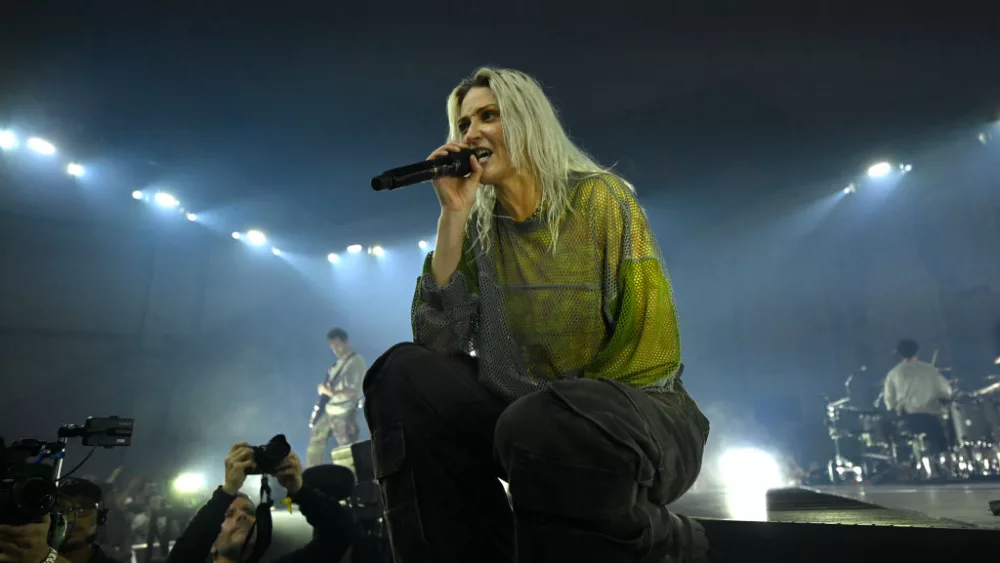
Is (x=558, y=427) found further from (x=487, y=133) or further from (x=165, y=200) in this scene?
(x=165, y=200)

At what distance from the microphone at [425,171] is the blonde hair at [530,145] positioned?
0.49 ft

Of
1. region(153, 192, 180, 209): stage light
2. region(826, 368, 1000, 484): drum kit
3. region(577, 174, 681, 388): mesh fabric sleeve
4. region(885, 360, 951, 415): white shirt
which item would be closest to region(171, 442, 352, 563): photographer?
region(577, 174, 681, 388): mesh fabric sleeve

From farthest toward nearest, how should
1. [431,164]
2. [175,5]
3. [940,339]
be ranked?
[940,339]
[175,5]
[431,164]

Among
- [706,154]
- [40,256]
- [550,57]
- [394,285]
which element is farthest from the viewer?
[394,285]

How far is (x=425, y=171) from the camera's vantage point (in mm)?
1488

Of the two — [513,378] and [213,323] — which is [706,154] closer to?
[513,378]

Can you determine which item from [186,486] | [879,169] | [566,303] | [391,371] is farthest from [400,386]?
[879,169]

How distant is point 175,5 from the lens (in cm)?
666

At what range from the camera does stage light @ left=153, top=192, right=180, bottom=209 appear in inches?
457

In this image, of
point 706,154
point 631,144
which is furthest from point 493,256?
point 706,154

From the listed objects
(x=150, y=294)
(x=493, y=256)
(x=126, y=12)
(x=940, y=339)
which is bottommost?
(x=493, y=256)

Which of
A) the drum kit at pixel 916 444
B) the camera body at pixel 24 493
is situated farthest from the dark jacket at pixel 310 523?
the drum kit at pixel 916 444

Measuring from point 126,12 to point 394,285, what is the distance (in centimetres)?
1093

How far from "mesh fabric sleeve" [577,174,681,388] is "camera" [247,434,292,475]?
65.1 inches
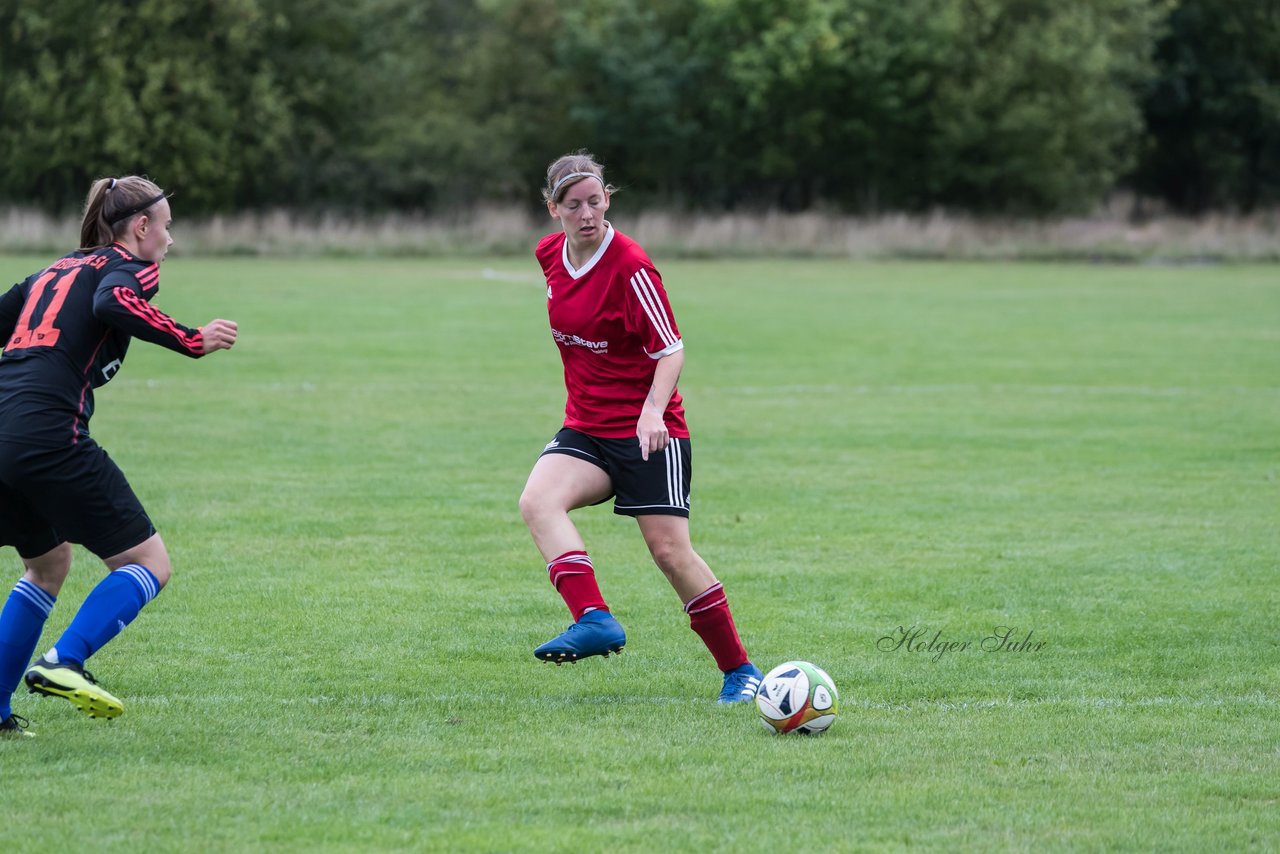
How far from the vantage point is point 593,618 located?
505cm

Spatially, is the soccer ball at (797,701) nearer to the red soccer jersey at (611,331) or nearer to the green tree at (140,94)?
the red soccer jersey at (611,331)

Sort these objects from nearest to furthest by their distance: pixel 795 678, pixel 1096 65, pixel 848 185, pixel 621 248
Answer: pixel 795 678 → pixel 621 248 → pixel 1096 65 → pixel 848 185

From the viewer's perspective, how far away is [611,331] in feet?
17.7

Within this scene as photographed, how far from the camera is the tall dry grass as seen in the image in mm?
42812

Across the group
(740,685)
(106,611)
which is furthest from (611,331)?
(106,611)

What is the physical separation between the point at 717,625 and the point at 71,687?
6.97 ft

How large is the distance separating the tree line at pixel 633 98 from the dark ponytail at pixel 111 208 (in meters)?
46.4

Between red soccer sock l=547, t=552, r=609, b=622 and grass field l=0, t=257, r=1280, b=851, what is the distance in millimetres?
398

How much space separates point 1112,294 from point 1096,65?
79.6 ft

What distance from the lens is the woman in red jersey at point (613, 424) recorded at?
207 inches

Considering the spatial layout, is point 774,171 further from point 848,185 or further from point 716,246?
point 716,246

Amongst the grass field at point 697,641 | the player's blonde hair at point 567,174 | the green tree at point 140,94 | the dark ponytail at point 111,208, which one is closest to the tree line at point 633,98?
the green tree at point 140,94

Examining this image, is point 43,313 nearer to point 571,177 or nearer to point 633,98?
point 571,177

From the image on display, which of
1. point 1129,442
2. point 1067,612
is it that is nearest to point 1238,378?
point 1129,442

**Written task**
Update the stretch from the line containing "Measuring from point" through the line containing "Answer: pixel 795" by replacing "distance" with "separation" and changing nothing else. Leave the pictures out of your answer.

**Reply to the task**
Measuring from point 126,12 to point 394,285, what is the separation (in centimetres)?
1093

How far from "mesh fabric sleeve" [577,174,681,388] is "camera" [247,434,292,475]?
65.1 inches
How far from the vantage point is point 593,618 located?
505cm

Spatially, is the soccer ball at (797,701) nearer to the red soccer jersey at (611,331) or nearer to the green tree at (140,94)?
the red soccer jersey at (611,331)

Sort these objects from nearest to furthest by their separation: pixel 795 678, pixel 1096 65, pixel 848 185, pixel 621 248
Answer: pixel 795 678 → pixel 621 248 → pixel 1096 65 → pixel 848 185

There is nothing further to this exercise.